Oliver Clarkson, chairman of the Northumberland and Durham Canary Club, escaped prison yesterday after a judge heard he had suffered two strokes since being on remand for the attack in March.
Yesterday at Newcastle Crown Court the 71-year-old, of Woodbine Terrace in Bensham, Gateshead, was given a restraining order preventing him from contacting wife Carol.
Sentencing on charges of unlawful wounding and criminal damage, which Clarkson admitted at an earlier hearing, was deferred for six months.
The court heard how the couple had been married for 10 years and lived at Finchale Terrace in Jarrow, South Tyneside, where he kept his birds and pet cats.
In January this year a Non-Molestation Order to protect Mrs Clarkson, 20 years younger than her ex-husband, was granted by a County Court, but on March 18 he smashed a window at her home, prosecutor Barry Robson told the court. Two days later she came from work with a friend and as she went to switch on the light was struck across the head with a metal bar by Clarkson.
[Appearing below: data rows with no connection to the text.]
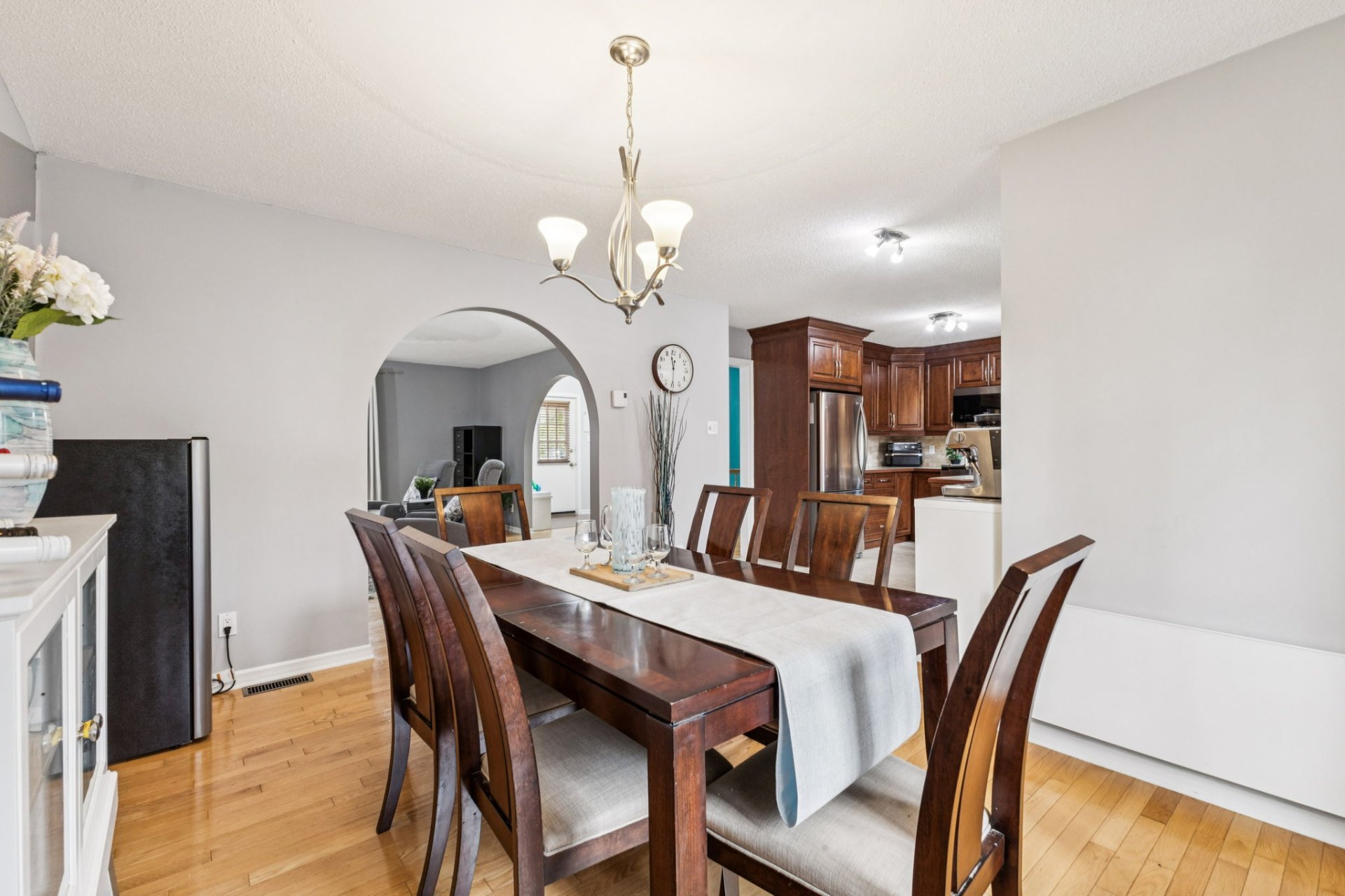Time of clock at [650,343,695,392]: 11:30
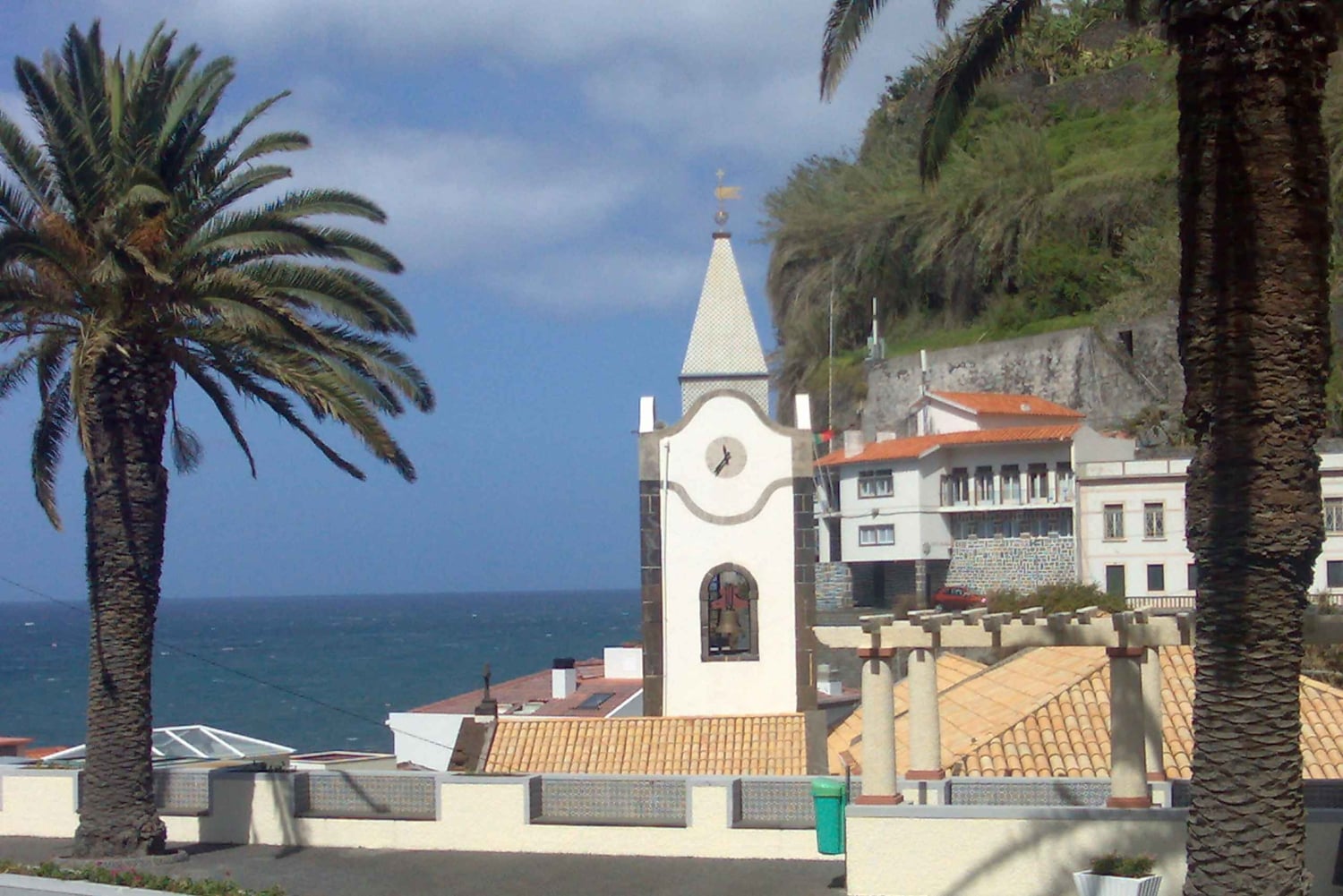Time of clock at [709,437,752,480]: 11:36
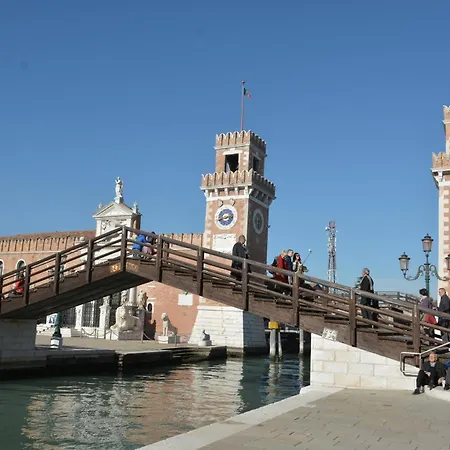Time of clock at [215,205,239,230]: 2:40
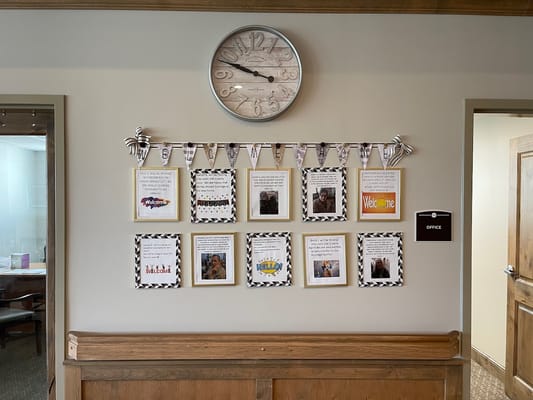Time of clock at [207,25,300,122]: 9:48
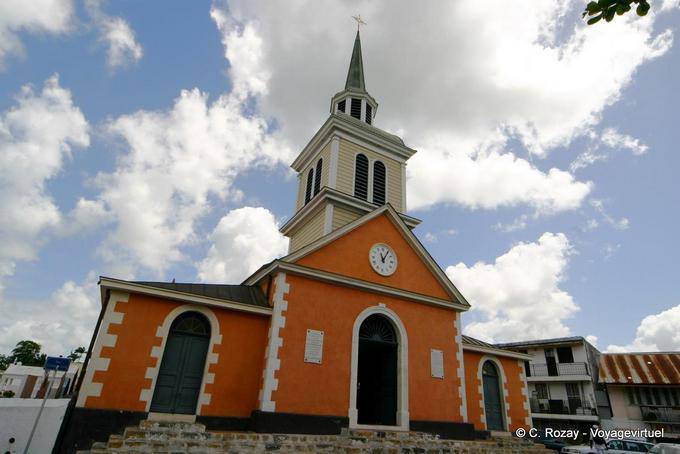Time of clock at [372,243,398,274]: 11:05
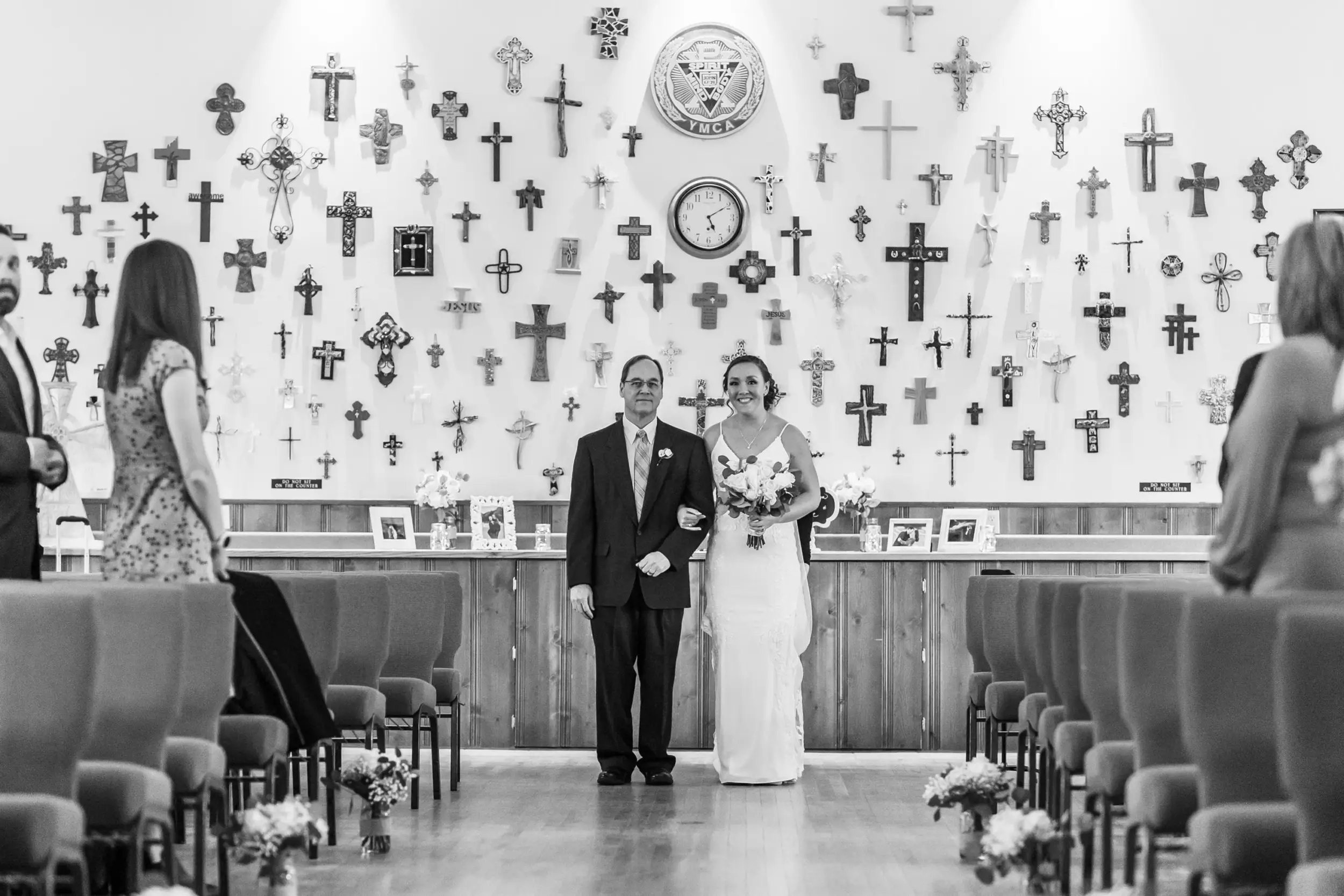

Mrs Clarkson’s friend was able to restrain him until police arrived. His ex-wife needed four staples in her head and the court heard she has since suffered stress.
Clarkson had a previous conviction for threatening to kill his then common-law wife in 1991. Defending, Ian Graham, said: “He has suffered quite a decline in his health. He has already had a stroke and had another stroke this week.”
He added: “The complainant wants to move on. He found it difficult to accept. He had a number of birds at this address and cats and he was supposed to be allowed access, but she never provided this.”
Recorder Graham Hyland QC told Clarkson: “You have been remanded in custody for some months. You are too old to be in prison, but if in the next six months you offend in any way, particularly in relation to your former wife, you will go to prison.”
Following the case Clare Phillipson, director of the Wearside Women in Need refuge, said: “Hitting somebody over the head with a metal bar could have led to the death of this woman.
“Given it was in the context of what was clearly within a sustained campaign of terror and intimidation, I disagree with the judge and think this man should have gone to prison.”